| Document passage |
--- START ---

Of course what could have “happened” would have been that the appeals court would have—Macbeth-like—ended affirmative action. But curses! It still lives. And Macbeth style, there is some hand-wringing. There are plainly four votes to end affirmative action in higher education in the states that still allow it. So this is one of those cases that pits Justice Kennedy against other Justice Kennedy. Oh, the humanity.

About halfway through Rein’s presentation, Kennedy, in some exasperation, wonders if it may be better if other people decide it. He starts to toy with the project of sending it back to the trial court for a full airing of all the facts and issues. You can almost hear some of his colleagues’ eyes rolling as they consider the fact that almost half of them are over 70 and he seems to be planning on simply running out the clock.

He may quite literally plan on running out the clock. There are only 12 years left on it. When the high court upheld the University of Michigan’s law school affirmative action program in 2003, it determined that schools could not use a rigid point system to boost racial admissions but could, to promote the goal of diversity, take race into account in fuzzy, inchoate ways that we now call “holistic.” At that time, Justice Sandra Day O’Connor predicted that we could maybe put a sell-by date on race-based admissions policies. “We expect that 25 years from now, the use of racial preferences will no longer be necessary to further the interest approved today,” she wrote. This triggers a good number of “are we there yet” questions from the back seat Wednesday morning, with Chief Justice John Roberts cheerfully asking UT’s lawyer, Greg Garre, “And when do you think your program will be done?”

Rein is in a tough position here because he is simultaneously arguing that rigid quotas and numerical formulas for racial admissions are unconstitutional—as the court has found in its prior cases—but also that unless UT has a numerical quota for racial admissions, it cannot prove it needs them and thus cannot prevail in this case. Because the court has so definitively declined to talk about hard numbers in admissions programs, we spend the bulk of the morning debating hard numbers. We revert to doing letters only when Justice Stephen Breyer begins to spell out the word race: “R-A-C-E.” It’s Sesame Street meets Groundhog Day.

Justice Ruth Bader Ginsburg hammers at Rein for contending that schools can use race as a holistic factor in admissions but cannot explain how the holistic review program could be cured to his satisfaction. Sotomayor puts it this way: “If they had to use race, how are they using it improperly?”

Rein replies that you can use the rule from Grutter v. Bollinger, the Michigan case, considering race insofar as you are “looking at every aspect of an individual and you’re trying to judge whether one or another for the last places would most benefit the class as a whole as a learning entity.”

Breyer queries whether the words critical mass of minority students means much more than “a cloud of, sort of, you don’t know what they’re talking about.” Roberts explains that under court precedent, “at some point the actual benefit of the program turns out to be not really worth the very difficult decision to allow race to be considered, if at the end of the day it generates a certain number.” Kennedy just asks Rein outright whether there is “any evidence that the holistic review being used by UT operates as a quota?” Finally Ginsburg points out that there is a real question about whether Fisher, who has already graduated, is even in a position to be granted any relief if she prevails.

--- END ---

| Your goal |
Transcribe the oral argument commentary word for word from "About halfway through" to "simply running out the clock.". Rely only on the oral argument commentary.

| Given entries |
--- START ---

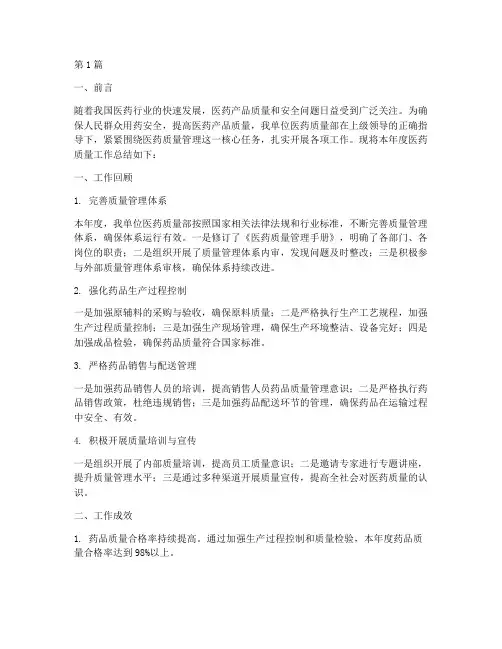 第1篇

一、前言

随着我国医药行业的快速发展，医药产品质量和安全问题日益受到广泛关注。为确保人民群众用药安全，提高医药产品质量，我单位医药质量部在上级领导的正确指导下，紧紧围绕医药质量管理这一核心任务，扎实开展各项工作。现将本年度医药质量工作总结如下：

一、工作回顾

1. 完善质量管理体系

本年度，我单位医药质量部按照国家相关法律法规和行业标准，不断完善质量管理体系，确保体系运行有效。一是修订了《医药质量管理手册》，明确了各部门、各岗位的职责；二是组织开展了质量管理体系内审，发现问题及时整改；三是积极参与外部质量管理体系审核，确保体系持续改进。

2. 强化药品生产过程控制

一是加强原辅料的采购与验收，确保原料质量；二是严格执行生产工艺规程，加强生产过程质量控制；三是加强生产现场管理，确保生产环境整洁、设备完好；四是加强成品检验，确保药品质量符合国家标准。

3. 严格药品销售与配送管理

一是加强药品销售人员的培训，提高销售人员药品质量管理意识；二是严格执行药品销售政策，杜绝违规销售；三是加强药品配送环节的管理，确保药品在运输过程中安全、有效。

4. 积极开展质量培训与宣传

一是组织开展了内部质量培训，提高员工质量意识；二是邀请专家进行专题讲座，提升质量管理水平；三是通过多种渠道开展质量宣传，提高全社会对医药质量的认识。

二、工作成效

1. 药品质量合格率持续提高。通过加强生产过程控制和质量检验，本年度药品质量合格率达到98%以上。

--- END ---

| Solution to this exercise |
About halfway through Rein’s presentation, Kennedy, in some exasperation, wonders if it may be better if other people decide it. He starts to toy with the project of sending it back to the trial court for a full airing of all the facts and issues. You can almost hear some of his colleagues’ eyes rolling as they consider the fact that almost half of them are over 70 and he seems to be planning on simply running out the clock.